Based on the state-by-state differential, as soon as you lose your job, you need to check with your state unemployment office website for information regarding the unemployment waiting period in your location.
Unemployment Claim Dates
The Unemployment Department of your state will determine your eligibility, based on the information they receive from you and your former employer. The unemployment claim date is the day on which you are eligible to start receiving benefits. The unemployment claim date is also referred to as the "effective date" of your claim. This date is used to determine the number of weeks that you have been receiving benefits and the start date of your eligibility.
While receiving unemployment, you need to be actively willing to work and actively looking for work. The definitions of actively willing to work and actively looking for work also vary by state.
Filing for Weekly Benefits
Once you have filed your initial claim for unemployment benefits, you will be able to go to your account each week and apply for benefits. You can also check on the status of the claim to see when payment was made and to review how much unemployment compensation is left in your account. Mark your calendar with the day you need to file. Payment won't be made unless you file for benefits each week for which you're eligible.
Depending on your state, unemployment benefits are paid via check, debit card or direct deposit. When you file for unemployment, you will be able to review and select an option for payments, typically debit card or direct deposit. Payments are made weekly or bi-weekly.
How to Handle a Meeting at the Unemployment Office
In some states, unemployed workers may be required to meet with unemployment department representatives to receive help with their job search and/or re-employment assistance. If this happens to you, the first thing to do is, don't panic. In many cases, it's a routine meeting designed to assist with your job search and not put your job search under a microscope. Your meeting may be an individual meeting or a group meeting with other unemployed workers. The most important thing to remember is that you'll need to bring records of your work search if you are required to apply for a certain number of jobs each week.

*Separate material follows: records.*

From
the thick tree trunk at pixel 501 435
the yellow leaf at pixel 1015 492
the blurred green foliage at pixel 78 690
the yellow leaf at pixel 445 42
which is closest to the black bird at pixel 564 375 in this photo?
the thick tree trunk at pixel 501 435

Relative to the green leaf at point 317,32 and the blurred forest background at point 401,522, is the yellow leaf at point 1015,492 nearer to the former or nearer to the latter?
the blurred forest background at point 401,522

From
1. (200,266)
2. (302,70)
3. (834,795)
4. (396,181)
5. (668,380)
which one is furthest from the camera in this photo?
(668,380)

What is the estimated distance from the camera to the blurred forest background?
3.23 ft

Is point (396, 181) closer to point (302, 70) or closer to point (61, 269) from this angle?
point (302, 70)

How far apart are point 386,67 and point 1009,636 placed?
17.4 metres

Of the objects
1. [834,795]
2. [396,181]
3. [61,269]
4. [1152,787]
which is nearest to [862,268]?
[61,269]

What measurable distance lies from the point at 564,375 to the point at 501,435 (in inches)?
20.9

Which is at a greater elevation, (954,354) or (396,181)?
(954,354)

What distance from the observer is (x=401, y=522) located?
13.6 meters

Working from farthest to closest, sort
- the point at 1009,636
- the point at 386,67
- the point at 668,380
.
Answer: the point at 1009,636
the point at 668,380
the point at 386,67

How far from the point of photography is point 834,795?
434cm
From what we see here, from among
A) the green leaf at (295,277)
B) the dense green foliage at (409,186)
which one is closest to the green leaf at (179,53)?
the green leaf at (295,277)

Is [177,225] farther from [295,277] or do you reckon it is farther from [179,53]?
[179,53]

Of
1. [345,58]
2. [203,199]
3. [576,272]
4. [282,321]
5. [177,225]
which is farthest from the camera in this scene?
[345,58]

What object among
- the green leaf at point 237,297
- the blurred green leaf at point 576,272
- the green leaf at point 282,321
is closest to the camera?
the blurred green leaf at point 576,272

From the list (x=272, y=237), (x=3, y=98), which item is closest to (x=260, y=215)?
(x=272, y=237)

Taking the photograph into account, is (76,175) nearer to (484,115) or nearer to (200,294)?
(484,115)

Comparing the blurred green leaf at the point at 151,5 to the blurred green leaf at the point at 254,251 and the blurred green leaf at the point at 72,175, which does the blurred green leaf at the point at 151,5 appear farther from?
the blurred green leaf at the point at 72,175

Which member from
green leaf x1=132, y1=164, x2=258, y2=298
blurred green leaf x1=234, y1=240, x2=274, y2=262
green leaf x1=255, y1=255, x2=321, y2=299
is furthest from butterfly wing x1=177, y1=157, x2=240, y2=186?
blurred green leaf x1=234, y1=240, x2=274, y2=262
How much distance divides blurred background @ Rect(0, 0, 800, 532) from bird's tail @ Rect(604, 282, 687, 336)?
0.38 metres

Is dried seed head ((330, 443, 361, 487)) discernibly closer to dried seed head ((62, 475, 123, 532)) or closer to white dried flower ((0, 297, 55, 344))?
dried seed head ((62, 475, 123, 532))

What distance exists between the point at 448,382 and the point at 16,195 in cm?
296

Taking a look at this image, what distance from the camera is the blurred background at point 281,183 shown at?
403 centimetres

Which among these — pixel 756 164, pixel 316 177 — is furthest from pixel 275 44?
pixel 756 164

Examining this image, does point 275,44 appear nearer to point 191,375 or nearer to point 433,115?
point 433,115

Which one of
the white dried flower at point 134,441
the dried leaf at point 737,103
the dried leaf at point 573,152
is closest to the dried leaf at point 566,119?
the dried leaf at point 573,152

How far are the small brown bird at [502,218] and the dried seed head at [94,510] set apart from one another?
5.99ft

Taxes on Unemployment Benefits
The Internal Revenue Service counts unemployment insurance benefits as income, so your check is taxable. Depending on the state, state and federal income tax can be withheld from your check. Keep your paperwork in order, and make sure that you file your income taxes, even if you were unemployed for all or most of the year.
When filing for unemployment be careful to avoid scammers who say they will file the claim for you. Unemployment benefit scams typically involve websites that offer to file for unemployment benefits for you. The sites provide a form that unemployed workers fill out to supposedly collect unemployment compensation. In other cases, phone calls or email may be used to solicit personal information from unemployed workers. However, a third party cannot file for unemployment for you. You are the only person who can apply for unemployment and your claim has to be filed directly with your state unemployment office. Make sure you are applying directly on your state's unemployment website (the URL of the website will include .gov) before you enter your personal information online.
Have a Question or Need More Information?
Do you have a question about your application or benefits? The best thing to do is to contact your state unemployment office. You may find the information you need on the website, or you will be able to find a phone number to call for assistance. Most sites have a frequently asked questions (FAQ) section or a search option to look for answers to your questions.